I wish I didn’t feel so selfish

This post is a hard one to write. It’s one I’ve been contemplating writing but I’m unsure if I should. It’s raw and honest. It’s me. And it’s my feelings and perspective. I don’t know if my husband reads my blog on a regular basis, so I don’t know if he’ll see this. But if he does I hope he can understand where I am coming from. As I hope all my readers can. I’m not in any way attacking Hubs. But this is a big part of me and my life…

A little while back I decided to start a series of posts to give me an outlet to talk about what its like to live with a husband who suffers from chronic pain. I only got as far as talking a bit about Hub’s history and I never really talked too much about the impact that has on me.
Hubs struggles a lot with his pains. And often he pushes himself past his physical limits and causes himself more pain. This usually leave me feeling two things. The first is annoyed that I’m 8 months pregnant and picking up the slack while experiencing pains of my own and the second is guilt. Guilt because I’m annoyed, and guilt because I know the reason he pushed himself past his limit is because he was trying to make the kids and I happy.
I struggle with the guilt. A lot. I feel guilty when I wish he was able to do more. I feel guilty when I’m not as sympathetic as maybe I should be. I feel guilty when I’m annoyed that I want to do something and I know he’s in too much pain. I feel guilty that I have thoughts along the lines of ‘I suck up my pains to do this, why can’t you’ when I know that he’s already pushed himself much further then he should.
I feel guilty that I want him to go back to work RIGHT NOW because I’m tired of dealing with his struggles with veterans affairs and long term disability. I’m tired of hearing him complain, I’m tired of feeling like I’m doing it alone even when he’s here. I’m tired of the mood swings, of his drugs leaving him not all here. Mostly I’m tired of feeling selfish and guilty.
Hubs is only really like this maybe 30% of the time. But its exhausting.
I hate seeing him in pain. I hate that nothing is really going to help him. I hate when he tells me that my rubbing his ankles helps when we both know damn well that the only thing its doing is giving me the illusion that I’m actually helping.
I love my husband. Through sickness and health, for better or worse and so on. I hate that he is hurting. I hate that I can’t help. I hate that I have the thoughts I do and I hate that there doesn’t seem to be much support for the spouses that help their loved ones cope with chronic pains. Because, quite frankly, its hard. And I could use the help.
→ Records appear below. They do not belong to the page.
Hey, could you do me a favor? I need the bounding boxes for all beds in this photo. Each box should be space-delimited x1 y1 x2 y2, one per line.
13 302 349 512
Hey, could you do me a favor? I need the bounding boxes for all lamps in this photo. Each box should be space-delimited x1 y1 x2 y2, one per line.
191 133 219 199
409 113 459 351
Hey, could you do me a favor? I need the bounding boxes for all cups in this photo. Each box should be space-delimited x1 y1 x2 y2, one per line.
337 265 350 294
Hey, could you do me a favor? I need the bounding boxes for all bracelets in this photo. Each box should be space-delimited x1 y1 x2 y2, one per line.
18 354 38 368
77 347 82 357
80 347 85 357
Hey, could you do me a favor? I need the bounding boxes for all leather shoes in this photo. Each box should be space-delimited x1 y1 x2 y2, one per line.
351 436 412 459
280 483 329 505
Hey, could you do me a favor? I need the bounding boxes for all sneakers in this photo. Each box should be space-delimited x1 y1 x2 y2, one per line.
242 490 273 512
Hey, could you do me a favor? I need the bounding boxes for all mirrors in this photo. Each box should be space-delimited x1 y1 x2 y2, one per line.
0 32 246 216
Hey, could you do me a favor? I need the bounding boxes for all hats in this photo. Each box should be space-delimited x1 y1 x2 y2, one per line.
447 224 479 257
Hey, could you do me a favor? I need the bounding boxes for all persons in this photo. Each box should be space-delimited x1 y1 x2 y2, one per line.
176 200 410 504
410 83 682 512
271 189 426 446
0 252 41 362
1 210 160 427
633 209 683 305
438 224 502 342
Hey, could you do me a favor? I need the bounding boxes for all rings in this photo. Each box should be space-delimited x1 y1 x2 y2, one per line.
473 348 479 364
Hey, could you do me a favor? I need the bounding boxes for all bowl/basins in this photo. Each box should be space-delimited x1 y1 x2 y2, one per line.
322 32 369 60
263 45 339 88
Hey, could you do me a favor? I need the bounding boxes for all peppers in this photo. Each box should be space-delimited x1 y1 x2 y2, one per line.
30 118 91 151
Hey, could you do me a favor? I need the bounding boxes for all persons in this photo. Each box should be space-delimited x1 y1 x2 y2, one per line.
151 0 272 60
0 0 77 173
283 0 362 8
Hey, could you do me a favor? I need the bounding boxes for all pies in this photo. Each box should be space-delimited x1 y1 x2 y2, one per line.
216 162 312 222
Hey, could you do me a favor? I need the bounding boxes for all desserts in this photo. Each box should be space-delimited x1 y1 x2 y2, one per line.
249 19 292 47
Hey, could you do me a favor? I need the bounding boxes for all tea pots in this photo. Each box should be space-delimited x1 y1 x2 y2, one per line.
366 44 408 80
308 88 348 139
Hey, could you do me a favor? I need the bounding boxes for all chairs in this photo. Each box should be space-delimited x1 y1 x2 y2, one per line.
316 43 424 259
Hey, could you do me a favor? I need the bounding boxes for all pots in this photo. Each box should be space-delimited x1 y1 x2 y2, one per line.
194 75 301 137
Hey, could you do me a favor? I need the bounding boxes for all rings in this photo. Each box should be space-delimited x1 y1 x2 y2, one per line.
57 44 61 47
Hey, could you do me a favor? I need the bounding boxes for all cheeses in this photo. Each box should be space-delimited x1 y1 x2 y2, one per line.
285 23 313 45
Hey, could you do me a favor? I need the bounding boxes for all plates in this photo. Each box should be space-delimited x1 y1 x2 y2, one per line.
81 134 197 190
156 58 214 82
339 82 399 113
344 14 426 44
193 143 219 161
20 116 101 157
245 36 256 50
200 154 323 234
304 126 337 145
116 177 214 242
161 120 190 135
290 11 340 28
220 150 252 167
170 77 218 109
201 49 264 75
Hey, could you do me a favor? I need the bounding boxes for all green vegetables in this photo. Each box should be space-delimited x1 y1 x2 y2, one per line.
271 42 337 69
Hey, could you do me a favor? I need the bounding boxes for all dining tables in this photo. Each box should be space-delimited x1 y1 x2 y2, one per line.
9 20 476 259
Love, hugs and more to come later
Lynn

6 thoughts on “I wish I didn’t feel so selfish

  1. these are all completely normal and understandable feelings. there is nothing to feel guilty about, and chronic pain affects not only the sufferer, but also those who suffer with and for the person. i’m sorry for this and hope that you will give yourself permission to have your feelings and to do some things for yourself that bring you joy. best, beth

    • Thanks Beth. I know I’m allowed to feel the way I do, and I do try to do things for myself… Its hard. and I truly wish people were more educated on chronic pain, and that there was more support for those supporting chronic pain sufferers.

      • it must be very challenging at times, to say the least. my old boyfriend worked for a company who dealt w chronic pain patients, and trying to get insurance companies to cover alternative therapies for them ,- yoga, massage, acupuncture, movement classes – and it was an uphill battle. they just want to treat the patient with heavy drugs and/or surgery, which does not help them to get better, only numbs them, or stiffens them in the case of back pain. and that is hard on everyone.

      • That’s exactly the issue. Hubs is on strong meds that alter his personality (not in a big way, but enough that its noticeable) we’ve been researching alternative options but we’ll have to pay for them out of pocket which is going to add up fast! But if it works, its worth it!

  2. I am not in the same situation as you, but can understand your feelings. I think we wives and moms often feel guilt for having the emotions that we do. Our feelings are never wrong unless we react to them the wrong way. It sounds like you are handling everything swimmingly considering. Thinking of you and hoping that you get some rest and relaxation soon!

    • Thank you for your kind words. I agree it is definitely a mom trait to feel guilty for our feelings sometimes. I guess when you feel as though your expected to put everyone else first its hard to remember you matter too!